When the festival came and all others had gone to join in the procession
of the day, Bede and his scribe reached the last chapter of the Gospel, and in
the evening the last sentence. After a while the youth said, “Now it is
finished”.
“Well”, said Bede, “thou hast spoken truly: It is finished”.
Then, lying on the pavement of his cell, he chanted the doxology, and as
he uttered the words 'the Holy Ghost' he breathed his last. He was buried at Jarrow, but his relics were placed in the twelfth century
in a precious casket in the beautiful Galilee of the cathedral church of
Durham. The casket and its contents were plundered at the Reformation, though
the hones of St. Cuthbert in the same church were fortunately so buried as to
escape destruction or dispersion.
THE ENGLISH PILGRIMS
Anglo-Saxons, no less than Celts, were addicted to pilgrimages. In Great
Britain, as elsewhere, the Holy Land and Rome were the two lodestars of the
pious wanderers. The former was hallowed with memories of the Redeemer, the latter was 'the threshold of the apostles'.

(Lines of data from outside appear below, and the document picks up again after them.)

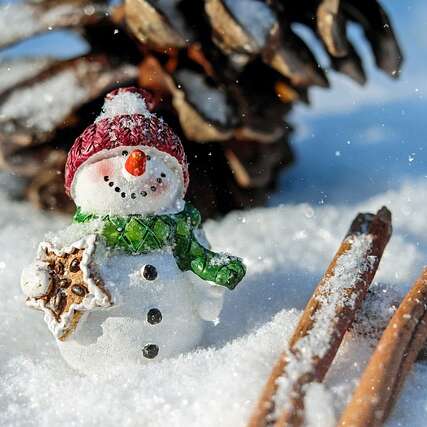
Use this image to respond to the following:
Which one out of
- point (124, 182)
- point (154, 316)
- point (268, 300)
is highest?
point (124, 182)

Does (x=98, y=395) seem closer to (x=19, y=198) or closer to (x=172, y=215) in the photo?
(x=172, y=215)

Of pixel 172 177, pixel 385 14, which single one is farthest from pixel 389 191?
pixel 172 177

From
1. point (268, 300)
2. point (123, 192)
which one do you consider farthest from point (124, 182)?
point (268, 300)

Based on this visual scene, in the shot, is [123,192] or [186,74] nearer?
[123,192]

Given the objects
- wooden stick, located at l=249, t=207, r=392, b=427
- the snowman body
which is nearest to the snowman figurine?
the snowman body

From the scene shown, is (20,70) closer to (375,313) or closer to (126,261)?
(126,261)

The Abbot Adamnan of Iona wrote a treatise De locis sanctis, written by him from the dictation of Arculfus, a Frankish bishop who had visited Palestine and
had been shipwrecked on the British coast. An abridgement of the book was
written by Bede. In the eighth century one of the most famous of English
pilgrims was Willibald. With his father and brother he traversed France and
northern Italy. His father died in Lucca; but Willibald went on to Rome,
Syracuse, Ephesus, Damascus, and Jerusalem. He proceeded to Constantinople, and
returned to Italy in 729, having been absent from England nine years. He then
became a monk of Monte Cassino and in 739 was sent by
Pope Gregory III to help St. Boniface in the work of converting Germany.
Boniface made him bishop of the Middle-Frankish see of Eichstatt,
where he died and was buried in 786. His life was written by a nun of the convent
of Heidenheim, who probably based it on notes by
Willibald himself. In the time of St. Boniface great numbers went from England
to Rome. The stream had begun to flow about 653, when Benedict Biscop paid his first visit to Rome, to be soon followed by Wilfrid, who had been his companion for part of the
way. In reference to Wilfrid’s journey his friend Eddius Stephanus says expressly that “as yet that road was untrodden by our nation”.
The moral dangers which beset the pilgrims, especially the women, were
obvious to prudent eyes. Boniface deplores the habit of Englishwomen going to
Rome as frequently fatal to their chastity. And when the Abbess Ethelburga of Fladbury found her
projected pilgrimage impracticable, Alcuin, in the spirit of St. Gregory of
Nyssa, assured her that it was no great loss. “Expend the money which thou hast
gathered for the journey on the support of the poor; and if thou givest as thou canst, thou shalt reap as thou wilt”.
The coming of the Danish Vikings threatened the whole of the growing
life of England. Late in the eighth century they began their raids on the
eastern coast. It is probable that they were hard pressed on the Continent by
the advance of Charlemagne and his conquest of their Saxon neighbors. At first
they came to plunder monasteries and villages, and soon departed. Gradually
they began to stay longer and to plunder farther inland, always manifesting a
special hatred of everything that was Christian. Then they wintered in East
Anglia, and in 867 advanced into Northumbria, captured York, and became masters
of nearly all the country between the Forth and the Humber; where the
Christianity and the civilization which had taken root for two centuries were
almost annihilated. In 870 the Danes became masters of Mercia; they ravaged the
lands between the Humber and the Thames; the great monasteries, including Crowland, Peterborough, and Ely, were sacked. Edmund, the
King of East Anglia, was killed. It was said that he was killed by Danish
arrows for refusing to abandon the faith of Christ, and his shrine at Bury St.
Edmunds afterwards became the most famous in England. Only Wessex remained unconquered.